WHAT THE TASK ASKS:
All entries below must be given again word for word.

Collected data:
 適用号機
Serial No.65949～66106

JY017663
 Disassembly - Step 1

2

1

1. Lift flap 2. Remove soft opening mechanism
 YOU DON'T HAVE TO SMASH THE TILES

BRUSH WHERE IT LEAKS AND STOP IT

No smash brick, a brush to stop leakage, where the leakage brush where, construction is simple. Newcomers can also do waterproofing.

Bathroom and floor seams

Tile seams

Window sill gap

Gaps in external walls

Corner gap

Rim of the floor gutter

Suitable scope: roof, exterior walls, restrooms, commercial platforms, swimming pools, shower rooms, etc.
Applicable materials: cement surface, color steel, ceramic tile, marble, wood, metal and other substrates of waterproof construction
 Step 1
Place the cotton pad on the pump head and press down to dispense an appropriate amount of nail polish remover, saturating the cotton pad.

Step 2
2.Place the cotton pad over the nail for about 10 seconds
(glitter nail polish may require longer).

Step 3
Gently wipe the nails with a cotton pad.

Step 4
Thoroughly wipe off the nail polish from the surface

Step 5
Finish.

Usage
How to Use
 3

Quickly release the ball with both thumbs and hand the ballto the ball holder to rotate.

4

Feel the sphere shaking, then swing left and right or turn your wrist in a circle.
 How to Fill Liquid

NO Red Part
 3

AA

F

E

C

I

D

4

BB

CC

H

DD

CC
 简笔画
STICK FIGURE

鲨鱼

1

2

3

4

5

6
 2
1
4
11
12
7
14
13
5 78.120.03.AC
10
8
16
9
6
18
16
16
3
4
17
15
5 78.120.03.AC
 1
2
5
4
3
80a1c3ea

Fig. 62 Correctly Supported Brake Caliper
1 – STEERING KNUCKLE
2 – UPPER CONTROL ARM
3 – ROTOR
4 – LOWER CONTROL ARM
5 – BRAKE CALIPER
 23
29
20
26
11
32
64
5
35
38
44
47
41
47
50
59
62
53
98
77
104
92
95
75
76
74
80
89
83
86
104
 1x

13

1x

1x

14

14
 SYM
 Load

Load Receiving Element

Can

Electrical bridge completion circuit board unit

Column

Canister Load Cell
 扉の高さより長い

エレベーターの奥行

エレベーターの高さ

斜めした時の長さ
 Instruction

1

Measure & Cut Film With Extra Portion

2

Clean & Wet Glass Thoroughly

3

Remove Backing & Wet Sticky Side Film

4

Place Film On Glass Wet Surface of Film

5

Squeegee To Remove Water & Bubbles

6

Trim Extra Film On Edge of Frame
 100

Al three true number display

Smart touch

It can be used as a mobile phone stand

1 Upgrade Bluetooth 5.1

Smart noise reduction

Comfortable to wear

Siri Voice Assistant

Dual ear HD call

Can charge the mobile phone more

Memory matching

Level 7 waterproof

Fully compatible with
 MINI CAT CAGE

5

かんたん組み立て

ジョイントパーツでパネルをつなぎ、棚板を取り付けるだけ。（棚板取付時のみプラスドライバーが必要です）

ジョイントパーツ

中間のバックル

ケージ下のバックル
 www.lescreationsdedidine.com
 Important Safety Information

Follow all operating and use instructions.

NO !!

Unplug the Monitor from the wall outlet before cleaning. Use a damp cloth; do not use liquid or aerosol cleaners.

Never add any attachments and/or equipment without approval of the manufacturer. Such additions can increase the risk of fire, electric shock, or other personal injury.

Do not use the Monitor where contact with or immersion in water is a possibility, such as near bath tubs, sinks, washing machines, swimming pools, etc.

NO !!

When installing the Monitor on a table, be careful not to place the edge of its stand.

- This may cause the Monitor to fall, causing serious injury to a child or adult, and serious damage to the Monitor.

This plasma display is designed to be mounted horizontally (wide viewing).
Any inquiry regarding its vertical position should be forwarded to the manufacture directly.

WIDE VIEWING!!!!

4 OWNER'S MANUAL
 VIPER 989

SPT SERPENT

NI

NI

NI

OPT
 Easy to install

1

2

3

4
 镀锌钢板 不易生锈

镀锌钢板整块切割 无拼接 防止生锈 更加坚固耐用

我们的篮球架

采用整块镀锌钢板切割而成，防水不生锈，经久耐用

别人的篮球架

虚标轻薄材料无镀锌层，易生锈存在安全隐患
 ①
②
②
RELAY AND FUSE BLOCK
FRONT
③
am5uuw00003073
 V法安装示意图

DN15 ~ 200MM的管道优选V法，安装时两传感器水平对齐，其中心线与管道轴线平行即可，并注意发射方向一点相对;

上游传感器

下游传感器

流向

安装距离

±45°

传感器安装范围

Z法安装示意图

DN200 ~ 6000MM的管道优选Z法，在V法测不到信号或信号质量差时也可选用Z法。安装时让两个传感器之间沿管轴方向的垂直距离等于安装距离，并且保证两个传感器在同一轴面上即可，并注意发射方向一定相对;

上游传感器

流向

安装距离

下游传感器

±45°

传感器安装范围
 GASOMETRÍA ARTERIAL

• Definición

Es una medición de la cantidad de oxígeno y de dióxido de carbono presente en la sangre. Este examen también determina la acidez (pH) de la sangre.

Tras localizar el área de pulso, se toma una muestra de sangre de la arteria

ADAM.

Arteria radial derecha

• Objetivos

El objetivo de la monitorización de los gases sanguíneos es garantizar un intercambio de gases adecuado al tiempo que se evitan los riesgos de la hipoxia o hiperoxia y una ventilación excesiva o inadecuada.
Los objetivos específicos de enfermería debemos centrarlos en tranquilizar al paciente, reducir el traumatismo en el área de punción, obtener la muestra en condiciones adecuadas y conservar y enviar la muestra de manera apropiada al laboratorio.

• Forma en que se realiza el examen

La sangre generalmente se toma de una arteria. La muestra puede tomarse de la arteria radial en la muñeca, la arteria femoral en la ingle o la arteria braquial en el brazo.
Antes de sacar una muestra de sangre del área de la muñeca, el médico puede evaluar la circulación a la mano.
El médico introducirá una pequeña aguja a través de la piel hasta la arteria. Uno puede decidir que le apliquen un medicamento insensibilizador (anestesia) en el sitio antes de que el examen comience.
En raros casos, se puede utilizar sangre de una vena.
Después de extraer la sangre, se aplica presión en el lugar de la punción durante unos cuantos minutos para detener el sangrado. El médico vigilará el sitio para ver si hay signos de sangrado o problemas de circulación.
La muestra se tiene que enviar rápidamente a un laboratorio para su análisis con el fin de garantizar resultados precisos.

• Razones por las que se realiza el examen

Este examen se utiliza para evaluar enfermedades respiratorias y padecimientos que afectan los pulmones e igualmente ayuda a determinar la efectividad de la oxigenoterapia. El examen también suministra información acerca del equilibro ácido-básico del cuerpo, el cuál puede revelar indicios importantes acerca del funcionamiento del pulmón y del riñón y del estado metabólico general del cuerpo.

EXERCISE RESULT:
 適用号機
Serial No.65949～66106

JY017663
 Disassembly - Step 1

2

1

1. Lift flap 2. Remove soft opening mechanism
 YOU DON'T HAVE TO SMASH THE TILES

BRUSH WHERE IT LEAKS AND STOP IT

No smash brick, a brush to stop leakage, where the leakage brush where, construction is simple. Newcomers can also do waterproofing.

Bathroom and floor seams

Tile seams

Window sill gap

Gaps in external walls

Corner gap

Rim of the floor gutter

Suitable scope: roof, exterior walls, restrooms, commercial platforms, swimming pools, shower rooms, etc.
Applicable materials: cement surface, color steel, ceramic tile, marble, wood, metal and other substrates of waterproof construction
 Step 1
Place the cotton pad on the pump head and press down to dispense an appropriate amount of nail polish remover, saturating the cotton pad.

Step 2
2.Place the cotton pad over the nail for about 10 seconds
(glitter nail polish may require longer).

Step 3
Gently wipe the nails with a cotton pad.

Step 4
Thoroughly wipe off the nail polish from the surface

Step 5
Finish.

Usage
How to Use
 3

Quickly release the ball with both thumbs and hand the ballto the ball holder to rotate.

4

Feel the sphere shaking, then swing left and right or turn your wrist in a circle.
 How to Fill Liquid

NO Red Part
 3

AA

F

E

C

I

D

4

BB

CC

H

DD

CC
 简笔画
STICK FIGURE

鲨鱼

1

2

3

4

5

6
 2
1
4
11
12
7
14
13
5 78.120.03.AC
10
8
16
9
6
18
16
16
3
4
17
15
5 78.120.03.AC
 1
2
5
4
3
80a1c3ea

Fig. 62 Correctly Supported Brake Caliper
1 – STEERING KNUCKLE
2 – UPPER CONTROL ARM
3 – ROTOR
4 – LOWER CONTROL ARM
5 – BRAKE CALIPER
 23
29
20
26
11
32
64
5
35
38
44
47
41
47
50
59
62
53
98
77
104
92
95
75
76
74
80
89
83
86
104
 1x

13

1x

1x

14

14
 SYM
 Load

Load Receiving Element

Can

Electrical bridge completion circuit board unit

Column

Canister Load Cell
 扉の高さより長い

エレベーターの奥行

エレベーターの高さ

斜めした時の長さ
 Instruction

1

Measure & Cut Film With Extra Portion

2

Clean & Wet Glass Thoroughly

3

Remove Backing & Wet Sticky Side Film

4

Place Film On Glass Wet Surface of Film

5

Squeegee To Remove Water & Bubbles

6

Trim Extra Film On Edge of Frame
 100

Al three true number display

Smart touch

It can be used as a mobile phone stand

1 Upgrade Bluetooth 5.1

Smart noise reduction

Comfortable to wear

Siri Voice Assistant

Dual ear HD call

Can charge the mobile phone more

Memory matching

Level 7 waterproof

Fully compatible with
 MINI CAT CAGE

5

かんたん組み立て

ジョイントパーツでパネルをつなぎ、棚板を取り付けるだけ。（棚板取付時のみプラスドライバーが必要です）

ジョイントパーツ

中間のバックル

ケージ下のバックル
 www.lescreationsdedidine.com
 Important Safety Information

Follow all operating and use instructions.

NO !!

Unplug the Monitor from the wall outlet before cleaning. Use a damp cloth; do not use liquid or aerosol cleaners.

Never add any attachments and/or equipment without approval of the manufacturer. Such additions can increase the risk of fire, electric shock, or other personal injury.

Do not use the Monitor where contact with or immersion in water is a possibility, such as near bath tubs, sinks, washing machines, swimming pools, etc.

NO !!

When installing the Monitor on a table, be careful not to place the edge of its stand.

- This may cause the Monitor to fall, causing serious injury to a child or adult, and serious damage to the Monitor.

This plasma display is designed to be mounted horizontally (wide viewing).
Any inquiry regarding its vertical position should be forwarded to the manufacture directly.

WIDE VIEWING!!!!

4 OWNER'S MANUAL
 VIPER 989

SPT SERPENT

NI

NI

NI

OPT
 Easy to install

1

2

3

4
 镀锌钢板 不易生锈

镀锌钢板整块切割 无拼接 防止生锈 更加坚固耐用

我们的篮球架

采用整块镀锌钢板切割而成，防水不生锈，经久耐用

别人的篮球架

虚标轻薄材料无镀锌层，易生锈存在安全隐患
 ①
②
②
RELAY AND FUSE BLOCK
FRONT
③
am5uuw00003073
 V法安装示意图

DN15 ~ 200MM的管道优选V法，安装时两传感器水平对齐，其中心线与管道轴线平行即可，并注意发射方向一点相对;

上游传感器

下游传感器

流向

安装距离

±45°

传感器安装范围

Z法安装示意图

DN200 ~ 6000MM的管道优选Z法，在V法测不到信号或信号质量差时也可选用Z法。安装时让两个传感器之间沿管轴方向的垂直距离等于安装距离，并且保证两个传感器在同一轴面上即可，并注意发射方向一定相对;

上游传感器

流向

安装距离

下游传感器

±45°

传感器安装范围
 GASOMETRÍA ARTERIAL

• Definición

Es una medición de la cantidad de oxígeno y de dióxido de carbono presente en la sangre. Este examen también determina la acidez (pH) de la sangre.

Tras localizar el área de pulso, se toma una muestra de sangre de la arteria

ADAM.

Arteria radial derecha

• Objetivos

El objetivo de la monitorización de los gases sanguíneos es garantizar un intercambio de gases adecuado al tiempo que se evitan los riesgos de la hipoxia o hiperoxia y una ventilación excesiva o inadecuada.
Los objetivos específicos de enfermería debemos centrarlos en tranquilizar al paciente, reducir el traumatismo en el área de punción, obtener la muestra en condiciones adecuadas y conservar y enviar la muestra de manera apropiada al laboratorio.

• Forma en que se realiza el examen

La sangre generalmente se toma de una arteria. La muestra puede tomarse de la arteria radial en la muñeca, la arteria femoral en la ingle o la arteria braquial en el brazo.
Antes de sacar una muestra de sangre del área de la muñeca, el médico puede evaluar la circulación a la mano.
El médico introducirá una pequeña aguja a través de la piel hasta la arteria. Uno puede decidir que le apliquen un medicamento insensibilizador (anestesia) en el sitio antes de que el examen comience.
En raros casos, se puede utilizar sangre de una vena.
Después de extraer la sangre, se aplica presión en el lugar de la punción durante unos cuantos minutos para detener el sangrado. El médico vigilará el sitio para ver si hay signos de sangrado o problemas de circulación.
La muestra se tiene que enviar rápidamente a un laboratorio para su análisis con el fin de garantizar resultados precisos.

• Razones por las que se realiza el examen

Este examen se utiliza para evaluar enfermedades respiratorias y padecimientos que afectan los pulmones e igualmente ayuda a determinar la efectividad de la oxigenoterapia. El examen también suministra información acerca del equilibro ácido-básico del cuerpo, el cuál puede revelar indicios importantes acerca del funcionamiento del pulmón y del riñón y del estado metabólico general del cuerpo.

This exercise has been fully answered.